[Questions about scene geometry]
□ □ □ □ □

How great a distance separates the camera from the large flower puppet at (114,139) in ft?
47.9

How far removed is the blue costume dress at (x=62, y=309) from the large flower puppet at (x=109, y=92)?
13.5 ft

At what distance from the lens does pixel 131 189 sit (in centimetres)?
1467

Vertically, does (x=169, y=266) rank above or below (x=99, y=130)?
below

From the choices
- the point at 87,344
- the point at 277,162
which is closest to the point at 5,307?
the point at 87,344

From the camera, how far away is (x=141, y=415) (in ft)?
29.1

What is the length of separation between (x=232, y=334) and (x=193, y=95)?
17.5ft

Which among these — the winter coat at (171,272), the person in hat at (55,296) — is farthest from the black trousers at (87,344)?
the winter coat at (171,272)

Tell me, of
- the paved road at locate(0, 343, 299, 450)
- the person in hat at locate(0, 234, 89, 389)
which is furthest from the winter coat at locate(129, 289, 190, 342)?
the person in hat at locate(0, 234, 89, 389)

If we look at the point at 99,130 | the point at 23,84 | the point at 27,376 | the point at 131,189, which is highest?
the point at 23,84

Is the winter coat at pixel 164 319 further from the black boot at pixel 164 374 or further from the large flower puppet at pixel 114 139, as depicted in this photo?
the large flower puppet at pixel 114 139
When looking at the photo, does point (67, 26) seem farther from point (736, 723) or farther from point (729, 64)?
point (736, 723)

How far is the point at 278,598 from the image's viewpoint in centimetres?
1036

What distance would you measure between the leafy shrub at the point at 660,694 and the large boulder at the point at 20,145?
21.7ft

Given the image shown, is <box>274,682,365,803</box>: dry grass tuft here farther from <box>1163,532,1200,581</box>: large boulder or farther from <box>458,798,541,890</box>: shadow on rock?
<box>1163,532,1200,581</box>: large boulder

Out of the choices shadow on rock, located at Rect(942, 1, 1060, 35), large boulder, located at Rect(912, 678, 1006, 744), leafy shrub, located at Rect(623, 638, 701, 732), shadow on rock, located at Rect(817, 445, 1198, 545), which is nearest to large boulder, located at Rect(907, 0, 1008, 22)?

□ □ □ □ □

> [EXERCISE DETAILS]:
Please change "leafy shrub" to "green bush" throughout the records above and give them again with nothing else altered.

> [EXERCISE RESULT]:
How great a distance separates the camera from the large flower puppet at (114,139) in ft?
47.9

How far removed is the blue costume dress at (x=62, y=309) from the large flower puppet at (x=109, y=92)?
13.5 ft

At what distance from the lens does pixel 131 189 sit (in centimetres)?
1467

Vertically, does (x=169, y=266) rank above or below (x=99, y=130)?
below

From the choices
- the point at 87,344
- the point at 277,162
which is closest to the point at 5,307?
the point at 87,344

From the camera, how far away is (x=141, y=415) (in ft)?
29.1

What is the length of separation between (x=232, y=334) and (x=193, y=95)?
17.5ft

Which among these — the winter coat at (171,272), the person in hat at (55,296) — is farthest from the black trousers at (87,344)?
the winter coat at (171,272)

Tell me, of
- the paved road at locate(0, 343, 299, 450)
- the person in hat at locate(0, 234, 89, 389)
which is furthest from the winter coat at locate(129, 289, 190, 342)?
the person in hat at locate(0, 234, 89, 389)

If we look at the point at 99,130 | the point at 23,84 | the point at 27,376 | the point at 131,189, which is highest?
the point at 23,84

Is the winter coat at pixel 164 319 further from the black boot at pixel 164 374 or further from the large flower puppet at pixel 114 139, as depicted in this photo?
the large flower puppet at pixel 114 139
When looking at the photo, does point (67, 26) seem farther from point (736, 723) or farther from point (729, 64)?
point (736, 723)

How far is the point at 278,598 from the image's viewpoint in centimetres?
1036

What distance would you measure between the green bush at the point at 660,694 and the large boulder at the point at 20,145?
21.7ft

Given the image shown, is <box>274,682,365,803</box>: dry grass tuft here farther from <box>1163,532,1200,581</box>: large boulder or farther from <box>458,798,541,890</box>: shadow on rock?
<box>1163,532,1200,581</box>: large boulder

Out of the choices shadow on rock, located at Rect(942, 1, 1060, 35), large boulder, located at Rect(912, 678, 1006, 744), green bush, located at Rect(623, 638, 701, 732), shadow on rock, located at Rect(817, 445, 1198, 545), which is nearest to large boulder, located at Rect(907, 0, 1008, 22)?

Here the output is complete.